Just last week, as the first episode of “Game of Thrones’s” final season aired, I saw a quote from the show as I was scrolling down my Twitter feed: “When you play the Game of Thrones, you win or die.”

Someone told me this my sophomore year, attempting to prepare me for social life at New Trier. Now that I’m six weeks away from graduation, I figured I could use my platform to pass on the knowledge I’ve gained about the social scene here. Specifically, how the social environment is its own sort of “Game of Thrones.”

Considering the way New Trier is fed from six different junior highs that all already have their own social scenes, getting yourself into a stable friend group is a stressful task.

In the show, there are several houses entrenched in a constant struggle for power with other kingdoms and within the ranks of their own house.

Just like the Lannisters or the Starks in Game of Thrones, there is often an internal power struggle within groups for who will be considered the “queen” or “king” and who will have the final say in what moves are to be made on a given weekend night.

Let a friend outside of the group come to a party, or call out the king for not inviting you to something or saying something mean, and you might sacrifice your chances of staying in the kingdom altogether.

Being in a friend group means you have a group for school dances, you have somewhere to be every Saturday night, and you have people to post birthday shoutouts for you among other things.

Being in a friend group at times seems mandatory, just as being in a more “powerful” kingdom seems enticing enough to ditch your friends.

Being in the kingdom that sits atop or near the throne could mean a few things. It could mean that you are able to hang out with the hottest guys or girls. It could mean that you are able to go to the best parties or sit at or near the front row at the football games. Or maybe it could just mean that you got what you wanted or what you thought you wanted. Part of what makes you happy comes from being popular or friends with certain people, which I guess is okay.

But, as much as this process brings joy and pride to a few in the kingdoms who “win,” it leaves many people alienated and disillusioned just as it does in “GOT.” The whole system can be exclusive, isolating, and cruel. Or, it leaves many people, who, despite avoiding death, obey the king in a way that stems from their fear of what life without the kingdom could really look like, making their life not too fun either.

People who do question the social game of thrones and are kicked out of a group, are subject to seeing superficial Instagram posts, watching these people have fun, and again yearning for that life, which can spark anxiety and sadness.

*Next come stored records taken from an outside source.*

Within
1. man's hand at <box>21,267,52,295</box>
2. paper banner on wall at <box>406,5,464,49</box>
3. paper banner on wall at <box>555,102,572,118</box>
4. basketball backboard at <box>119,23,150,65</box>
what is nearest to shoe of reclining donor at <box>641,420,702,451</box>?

The next step is either starting or joining a new friend group, or leaving the game altogether, which means just “settling” for a few friends, or considering yourself a “floater”.

Don’t get me wrong, many groups are great—they are built on supportive friends with real similarities.

But, some groups are different—they are built on attractiveness, athleticism or other things, which dwarf the ability to make real friendships within it, which is a recipe for disaster.

It is ridiculous for our happiness to be dependant on fear or superficial social pyramids, and it is just as ridiculous to [ruin] the high school experience of other people who want to be your friend for this reason too.

The fact is that a great social life is possible without playing the game.

Obviously the concept of popularity in high school is normal, but ghosting your friends is not, posting pictures on Instagram with all 9 of your other friends with the caption “10/10 committed,” so that the people not in your group can see it is not, and kicking people out of group chats is not.

But, as I’m saying this, I know how tempting it can be to flaunt your popularity or ditch old friends for newer, more popular ones. But at the same time, the social game of thrones causes anxiety, suffering, ridicule, judgement, and isolation.

I’ve had friends tell me that “all they want in life is a stable friend group.” I’ve had friends tell me that I needed to “start over” after I called people of a certain group out for ditching me and going to a party. And I’ve had friends tell me that “this is just how it works” after a friend lied to me about where he was on a Friday night.

Through all of this, I’ve realized that to win the game of thrones, you just have to play the game well. You have to be exclusive; you have to do bad things to people you used to be friends with; you have to sacrifice some of your true self in order to survive; you have to tolerate things from others that you wouldn’t normally—all things I, too, have done in the past.

Do these things and you’ll either win or die: it’s a coin flip Or, don’t play the game at all and survive. Your choice.